**Explore the material**
(A) Quote the part of the TrackJS error status article that opens with the words containing "The status dropdown" and closes with "diagnostics and reporting.".
(B) Name every screen or page on which the TrackJS error status article says you will start seeing an error's status.
(C) Proceed with the TrackJS error status article from the point where it stops.

**Source text**

--- START ---

The ability to set the status of an error is our most commonly requested feature. Customers want to mark errors as fixed, or one team member wants to let the rest of the team know they are investigating an issue. There’s hundreds of reasons to set the status of an error, and until today it was something users couldn’t do in TrackJS.

Setting Status

There are two places in the UI where you can set an error’s status currently. The first is from any error details page. When you select a status from the dropdown, or enter a custom value, all errors with that message will receive that status value. This process can take a few seconds for large numbers of errors (more on that below). All newly ingested errors with that message will also receive the status.

Setting error status from the details screen

Setting error status from the details screen

You can also set an error’s status from the list screen.

Setting error status from the filtered list screen

Setting error status from the filtered list screen

The status dropdown contains a “Quick Status” feature that will show you the last few recently used values. You may also enter your own custom status values at any time.

Viewing and Filtering

There are a number of pages where you’ll start seeing the status of an error if it contains one. The message grouping screen, the filtered list, recent errors, and the details screen.

Message grouping screen showing errors that have statuses

Message grouping screen showing errors that have statuses

Applying a status is only useful if you can include or exclude those errors from your reports. We have created a new top-level filter where you can pick and choose the statuses you want to see (or remove). This allows very fine grained diagnostics and reporting.

Viewing errors with specific statuses

Viewing errors with specific statuses

What Took So Long?

This has been a commonly requested feature for years, so you might be wondering, why did it take so long to finally build it? The TLDR is, it’s more complicated than you might think :)

--- END ---

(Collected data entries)
--- START ---

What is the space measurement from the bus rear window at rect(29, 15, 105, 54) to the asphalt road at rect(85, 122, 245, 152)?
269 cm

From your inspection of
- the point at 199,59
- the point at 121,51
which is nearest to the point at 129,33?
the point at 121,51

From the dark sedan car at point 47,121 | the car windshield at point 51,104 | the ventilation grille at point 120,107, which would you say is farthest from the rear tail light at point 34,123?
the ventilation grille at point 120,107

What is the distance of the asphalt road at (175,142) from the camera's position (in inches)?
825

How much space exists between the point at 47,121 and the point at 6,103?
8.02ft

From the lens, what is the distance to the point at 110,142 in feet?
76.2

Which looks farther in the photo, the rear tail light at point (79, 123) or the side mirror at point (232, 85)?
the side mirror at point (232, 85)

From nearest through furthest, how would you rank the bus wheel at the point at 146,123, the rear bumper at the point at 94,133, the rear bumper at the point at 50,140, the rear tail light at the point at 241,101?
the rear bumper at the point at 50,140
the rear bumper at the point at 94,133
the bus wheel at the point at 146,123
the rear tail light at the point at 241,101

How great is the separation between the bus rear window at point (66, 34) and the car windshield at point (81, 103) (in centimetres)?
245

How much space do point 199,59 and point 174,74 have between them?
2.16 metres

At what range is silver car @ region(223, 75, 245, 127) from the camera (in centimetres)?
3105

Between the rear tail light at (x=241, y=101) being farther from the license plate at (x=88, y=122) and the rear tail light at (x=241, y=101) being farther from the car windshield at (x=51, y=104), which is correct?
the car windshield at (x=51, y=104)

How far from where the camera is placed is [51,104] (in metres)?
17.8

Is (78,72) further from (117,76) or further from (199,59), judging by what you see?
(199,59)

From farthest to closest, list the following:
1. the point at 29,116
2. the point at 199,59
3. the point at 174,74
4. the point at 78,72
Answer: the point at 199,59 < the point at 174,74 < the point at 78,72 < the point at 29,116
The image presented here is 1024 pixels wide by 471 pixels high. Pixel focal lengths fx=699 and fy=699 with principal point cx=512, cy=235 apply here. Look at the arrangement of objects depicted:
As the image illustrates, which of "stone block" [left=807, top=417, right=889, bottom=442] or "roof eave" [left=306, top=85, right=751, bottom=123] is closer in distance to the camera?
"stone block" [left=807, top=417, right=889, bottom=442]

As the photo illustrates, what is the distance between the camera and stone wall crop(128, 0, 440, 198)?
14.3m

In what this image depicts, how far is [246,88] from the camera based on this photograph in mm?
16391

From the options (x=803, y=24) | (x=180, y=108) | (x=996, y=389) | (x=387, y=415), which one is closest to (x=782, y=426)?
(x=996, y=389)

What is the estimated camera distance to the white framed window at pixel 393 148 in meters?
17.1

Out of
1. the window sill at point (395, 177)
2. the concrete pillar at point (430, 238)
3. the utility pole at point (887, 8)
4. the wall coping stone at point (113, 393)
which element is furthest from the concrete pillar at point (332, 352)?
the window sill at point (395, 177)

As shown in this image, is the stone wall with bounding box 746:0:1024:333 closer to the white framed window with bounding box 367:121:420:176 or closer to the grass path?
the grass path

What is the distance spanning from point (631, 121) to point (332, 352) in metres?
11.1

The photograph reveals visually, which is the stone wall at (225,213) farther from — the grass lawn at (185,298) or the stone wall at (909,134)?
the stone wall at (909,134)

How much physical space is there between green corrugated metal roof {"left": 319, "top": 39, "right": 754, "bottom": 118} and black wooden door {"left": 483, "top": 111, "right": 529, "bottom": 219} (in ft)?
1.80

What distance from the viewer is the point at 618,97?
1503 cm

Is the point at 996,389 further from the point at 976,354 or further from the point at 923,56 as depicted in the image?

--- END ---

**Responses by item number**
(A)
The status dropdown contains a “Quick Status” feature that will show you the last few recently used values. You may also enter your own custom status values at any time.

Viewing and Filtering

There are a number of pages where you’ll start seeing the status of an error if it contains one. The message grouping screen, the filtered list, recent errors, and the details screen.

Message grouping screen showing errors that have statuses

Message grouping screen showing errors that have statuses

Applying a status is only useful if you can include or exclude those errors from your reports. We have created a new top-level filter where you can pick and choose the statuses you want to see (or remove). This allows very fine grained diagnostics and reporting.

(B)
The message grouping screen
The filtered list
Recent errors
The details screen

(C)
Elasticsearch and Immutability

Our error data is stored in a large Elasticsearch cluster. This lets us slice and dice the data in powerful ways, and give you a great search experience. But that flexibility comes with some limitations. In Elasticsearch, documents are functionally immutable. You can’t modify a document’s properties once it’s been indexed. Or rather, to modify a document you have re-index the entire thing, even if it’s changing a single property.

Many of our customers have millions of errors in their account, and sometimes hundreds of thousands of errors with the same message. Imagine a customer sets a status of “Won’t Fix” on 400,000 errors. We need to retrieve all 400k errors, change the status property, and re-index them. We have beefy dedicated hardware running the cluster, but this is not an instant operation.

Managing the Re-Index Process

Newer versions of Elasticsearch have an “update by query” function that can help with large scale document re-indexes. Essentially the cluster itself will manage the retrieval and re-index of the documents. Unfortunately, the version we use does not have this capability. Even if it did, we wanted a bit more control over the process.

For example, we have a finite number of “workers” that can handle status updates. We don’t want to let one customer monopolize all the re-indexing workers if they are changing dozens of statuses on thousands of errors. So each customer gets their own job queue - and status changes are added to the end of the queue if the previous job is not yet complete.

We also wanted to cap throughput to ensure a single customer couldn’t impact the system’s performance. For now we’re applying a limit of 1,000 errors per customer per second. That means if you update the status of 30,000 errors, it will take approximately 30 seconds for all of those to get the value applied.

Finally, our error ingestion pipeline needed additional smarts to apply a new error’s status correctly when it comes in the front door. We process thousands of events per second, so we had to be doubly sure there was no performance impact along with ensuring the correct behavior.

Next Steps

We’ll be monitoring the system and usage over the next few weeks. We’re curious to see what kind of statuses folks will apply. We’ll also be evaluating how the infrastructure behaves over time. If it proves popular we may introduce the concept of “tagging” as well. If you have any suggestions on how to improve the feature please let us know!